- So far the pathologists have conducted 79 postmortems since the second phase of postmortems began last week.
- Dr Johansen Oduor the government chief pathologist said today they did posmoterm for 22 bodies of adults and 12 children.
The team of detectives and pathologists conducting a postmortem on Monday managed to do 34 autopsies on bodies exhumed in Shakahola Forest.
So far the pathologists have conducted 79 postmortems since the second phase of postmortems began last week.
Dr Johansen Oduor the government chief pathologist said today they did posmoterm for 22 bodies of adults and 12 children.
Speaking during the daily briefing at the Malindi Sub County Hospital he said the bodies were decomposed; 21 females and 10 men.
The gender of the three bodies could not be determined because they were badly decomposed.
"We were unable to determine the causes of death for 20 of the bodies but twelve had features of starvation," he said.

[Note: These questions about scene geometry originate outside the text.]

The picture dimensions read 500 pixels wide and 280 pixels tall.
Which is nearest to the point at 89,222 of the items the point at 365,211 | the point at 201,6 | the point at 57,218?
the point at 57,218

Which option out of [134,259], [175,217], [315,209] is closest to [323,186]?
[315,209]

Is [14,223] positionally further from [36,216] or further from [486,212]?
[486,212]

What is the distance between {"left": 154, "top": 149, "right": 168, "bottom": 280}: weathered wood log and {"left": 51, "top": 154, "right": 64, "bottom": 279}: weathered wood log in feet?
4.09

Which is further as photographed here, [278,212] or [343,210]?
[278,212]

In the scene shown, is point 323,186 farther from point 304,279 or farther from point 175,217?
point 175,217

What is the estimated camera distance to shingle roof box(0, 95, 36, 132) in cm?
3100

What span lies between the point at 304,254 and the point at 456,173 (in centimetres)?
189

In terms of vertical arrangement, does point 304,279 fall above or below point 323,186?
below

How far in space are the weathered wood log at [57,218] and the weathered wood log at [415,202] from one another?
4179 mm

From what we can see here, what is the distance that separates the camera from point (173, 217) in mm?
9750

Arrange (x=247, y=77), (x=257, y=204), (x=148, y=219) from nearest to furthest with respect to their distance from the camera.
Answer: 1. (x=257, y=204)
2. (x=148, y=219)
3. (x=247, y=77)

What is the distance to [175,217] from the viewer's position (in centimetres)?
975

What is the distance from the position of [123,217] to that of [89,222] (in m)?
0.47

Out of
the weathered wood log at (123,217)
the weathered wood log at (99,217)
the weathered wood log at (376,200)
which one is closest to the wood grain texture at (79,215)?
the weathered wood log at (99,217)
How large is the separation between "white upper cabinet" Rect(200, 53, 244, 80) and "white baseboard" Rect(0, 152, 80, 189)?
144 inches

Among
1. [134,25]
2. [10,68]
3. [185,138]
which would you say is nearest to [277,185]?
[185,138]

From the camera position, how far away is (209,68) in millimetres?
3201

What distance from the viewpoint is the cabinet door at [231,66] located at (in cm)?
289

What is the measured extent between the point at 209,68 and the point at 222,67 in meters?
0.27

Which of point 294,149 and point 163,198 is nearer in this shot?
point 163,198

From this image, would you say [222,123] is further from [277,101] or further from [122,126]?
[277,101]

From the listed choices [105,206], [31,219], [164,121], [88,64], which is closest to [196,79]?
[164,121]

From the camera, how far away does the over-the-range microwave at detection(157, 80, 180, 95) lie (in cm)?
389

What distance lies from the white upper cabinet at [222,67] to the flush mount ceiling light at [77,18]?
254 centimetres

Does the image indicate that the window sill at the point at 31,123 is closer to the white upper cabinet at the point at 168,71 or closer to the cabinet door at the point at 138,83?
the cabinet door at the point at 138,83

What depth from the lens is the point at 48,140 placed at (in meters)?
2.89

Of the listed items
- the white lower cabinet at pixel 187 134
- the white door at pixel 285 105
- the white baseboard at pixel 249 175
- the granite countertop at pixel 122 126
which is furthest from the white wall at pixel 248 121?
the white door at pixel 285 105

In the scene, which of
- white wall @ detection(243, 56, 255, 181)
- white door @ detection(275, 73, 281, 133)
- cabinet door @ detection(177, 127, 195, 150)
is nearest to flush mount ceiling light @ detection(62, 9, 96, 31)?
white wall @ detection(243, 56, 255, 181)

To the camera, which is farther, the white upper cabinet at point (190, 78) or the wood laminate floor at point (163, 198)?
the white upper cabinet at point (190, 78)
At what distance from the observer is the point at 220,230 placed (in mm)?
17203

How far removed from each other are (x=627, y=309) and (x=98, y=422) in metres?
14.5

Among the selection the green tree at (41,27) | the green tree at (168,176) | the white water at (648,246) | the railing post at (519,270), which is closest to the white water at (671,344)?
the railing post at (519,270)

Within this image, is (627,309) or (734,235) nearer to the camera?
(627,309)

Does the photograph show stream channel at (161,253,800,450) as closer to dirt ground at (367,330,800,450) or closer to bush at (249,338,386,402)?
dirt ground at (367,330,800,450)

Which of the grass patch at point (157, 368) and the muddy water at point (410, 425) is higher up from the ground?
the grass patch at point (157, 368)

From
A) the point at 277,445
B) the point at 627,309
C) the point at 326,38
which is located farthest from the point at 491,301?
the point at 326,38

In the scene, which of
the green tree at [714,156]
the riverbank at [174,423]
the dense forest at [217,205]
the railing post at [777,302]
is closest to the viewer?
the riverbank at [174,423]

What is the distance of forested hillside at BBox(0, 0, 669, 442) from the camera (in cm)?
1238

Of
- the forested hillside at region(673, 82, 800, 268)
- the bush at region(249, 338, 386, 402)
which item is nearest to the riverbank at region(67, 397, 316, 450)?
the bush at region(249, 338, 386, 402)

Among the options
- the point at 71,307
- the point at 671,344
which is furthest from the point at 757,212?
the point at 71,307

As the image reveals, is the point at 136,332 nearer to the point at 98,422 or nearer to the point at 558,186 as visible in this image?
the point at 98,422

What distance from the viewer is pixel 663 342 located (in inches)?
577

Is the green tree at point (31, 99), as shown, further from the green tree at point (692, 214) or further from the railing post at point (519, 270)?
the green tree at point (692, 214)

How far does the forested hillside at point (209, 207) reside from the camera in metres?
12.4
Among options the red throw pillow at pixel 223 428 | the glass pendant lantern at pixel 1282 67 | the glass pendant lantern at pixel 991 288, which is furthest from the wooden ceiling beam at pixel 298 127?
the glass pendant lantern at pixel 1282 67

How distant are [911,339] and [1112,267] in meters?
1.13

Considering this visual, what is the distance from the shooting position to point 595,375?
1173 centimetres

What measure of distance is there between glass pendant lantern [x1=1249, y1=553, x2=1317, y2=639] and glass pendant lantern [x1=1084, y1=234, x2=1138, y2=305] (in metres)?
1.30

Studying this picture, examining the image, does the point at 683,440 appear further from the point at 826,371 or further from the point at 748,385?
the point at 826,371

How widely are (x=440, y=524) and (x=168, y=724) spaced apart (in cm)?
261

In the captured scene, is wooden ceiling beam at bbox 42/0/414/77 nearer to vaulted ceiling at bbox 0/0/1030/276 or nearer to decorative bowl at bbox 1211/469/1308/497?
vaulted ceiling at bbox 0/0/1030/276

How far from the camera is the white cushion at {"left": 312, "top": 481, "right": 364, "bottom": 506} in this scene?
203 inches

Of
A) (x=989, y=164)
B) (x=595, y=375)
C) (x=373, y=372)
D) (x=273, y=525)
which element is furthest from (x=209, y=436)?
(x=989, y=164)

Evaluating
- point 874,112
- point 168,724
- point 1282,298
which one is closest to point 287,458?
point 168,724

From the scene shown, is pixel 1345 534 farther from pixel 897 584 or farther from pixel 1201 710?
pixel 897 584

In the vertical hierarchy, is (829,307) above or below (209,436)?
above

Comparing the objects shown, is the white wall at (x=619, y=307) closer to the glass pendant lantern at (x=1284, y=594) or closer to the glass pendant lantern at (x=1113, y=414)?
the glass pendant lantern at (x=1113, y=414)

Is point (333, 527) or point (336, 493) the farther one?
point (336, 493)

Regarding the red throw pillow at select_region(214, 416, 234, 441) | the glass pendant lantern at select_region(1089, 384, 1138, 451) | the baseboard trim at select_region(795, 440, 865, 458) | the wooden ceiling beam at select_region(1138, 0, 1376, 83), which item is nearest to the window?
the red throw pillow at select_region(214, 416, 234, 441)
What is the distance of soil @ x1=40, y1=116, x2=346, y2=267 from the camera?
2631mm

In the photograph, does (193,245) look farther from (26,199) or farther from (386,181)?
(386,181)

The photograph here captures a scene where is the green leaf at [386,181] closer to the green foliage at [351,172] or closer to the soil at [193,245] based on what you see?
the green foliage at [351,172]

Oduor said most of the bodies were severely decomposed.
He said 32 of the bodies were severely decomposed while two of them were moderately decomposed.
The pathologist said they found that being that many were very badly decomposed, they were unable to get the cause of death in 22 of them while in 12 of them, they found features which looked like starvation.
"Since many of the bodies were unidentifiable, we took samples for further tests which the Government Chemist would use for DNA purposes so they can be identified," he said.
Currently, autopsies have been conducted on 191 out of the 241 bodies of the victims of Paul Mackenzie’s cultic teachings in which the controversial preacher is accused of influencing his followers to starve to death to meet Jesus.
The exercise is likely to end this week so that phase three of the exhumation kicks off.